* [WORK ITEM A]
In the article about Epic Games exclusivity deals below, copy word for word everything from "One of the biggest" down to "for the privilege.".
* [WORK ITEM B]
Answer these questions from the article about Epic Games exclusivity deals below:
(i) Which three games does it name as having become Epic Games Store exclusives?
(ii) What amount does Epic pay developers and publishers for exclusivity?
(iii) According to the article, which company publishes Control, and what is that company's parent company?

* [TEXT FOR ANALYSIS]
■ ■ ■ ■

It’s rare that we get to see the details of the sorts of video game exclusivity deals that get fans all riled up. Everybody knows that large sums of money change hands to ensure platform exclusivity. But to date, the actual figures have been a closely guarded secret.

The added wrinkle to the exclusivity conversation is that it’s not just a case of PlayStation vs. Xbox any more. PC is no longer “neutral” in the platform conflict. Now that Epic Games has been using its Fortnite war chest to buy up exclusives left, right, and centre – and to give away a large catalogue of free games – the likes of The Division 2, Metro Exodus, and Borderlands 3 have become Epic Games Store exclusives.

While that has prompted anger from Steam devotees, the equation is fairly simple. Epic pays developers and publishers the same as their best estimate for Steam sales in the first year, which takes the pressure off with an up-front cash injection. They then get to crack on with developing video games without worrying about finances. This has been particularly important for small indie developers. Even with the most cynical head, funnelling money Epic wrings from children buying Fortnite cosmetics into the security of jobs and the further development of video games? That seems like a good thing.

One of the biggest successes for Epic thus far has been Remedy’s Control. The supernatural adventure (that may or may not be set in the same universe as Alan Wake) received glowing critical reception, including from our own Callum Williams, who praised the game’s innovative gameplay and creepy atmosphere, saying that “Control is yet another stellar addition to Remedy’s portfolio.”

And now we know how much Epic Games paid for the privilege.

According to a tweet from industry analyst Daniel Ahmad, Epic Games paid 9.49m (around £8.4m) for Control exclusivity. That information was gleaned from a financial report from Digital Bros, the Italian parent company of 505 Games, the publisher of Control.

■ ■ ■ ■

* [SOURCE DATA]
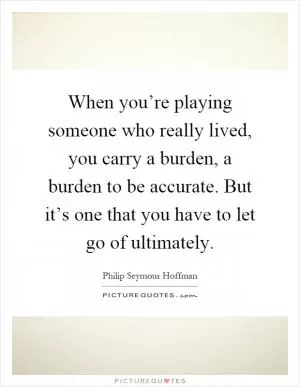 When you’re playing someone who really lived, you carry a burden, a burden to be accurate. But it’s one that you have to let go of ultimately Picture Quote #1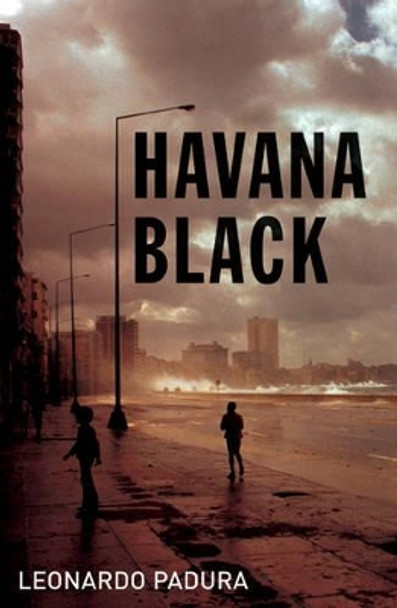 Havana Black: A Mario Conde Mystery by Leonardo Padura 9781904738152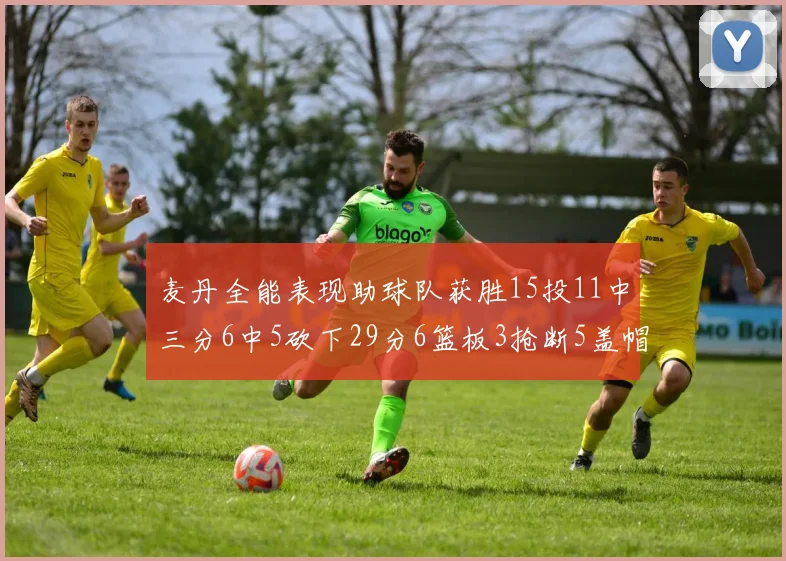麦丹全能表现助球队获胜15投11中三分6中5砍下29分6篮板3抢断5盖帽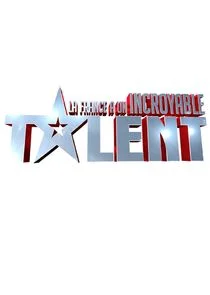 Affiche de La France a un incroyable talent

■ ■ ■ ■

* [EXPECTED OUTPUT A]
One of the biggest successes for Epic thus far has been Remedy’s Control. The supernatural adventure (that may or may not be set in the same universe as Alan Wake) received glowing critical reception, including from our own Callum Williams, who praised the game’s innovative gameplay and creepy atmosphere, saying that “Control is yet another stellar addition to Remedy’s portfolio.”

And now we know how much Epic Games paid for the privilege.

* [EXPECTED OUTPUT B]
(i) The Division 2, Metro Exodus, and Borderlands 3.
(ii) The same as their best estimate for Steam sales in the first year.
(iii) 505 Games publishes Control. Its parent company is the Italian company Digital Bros.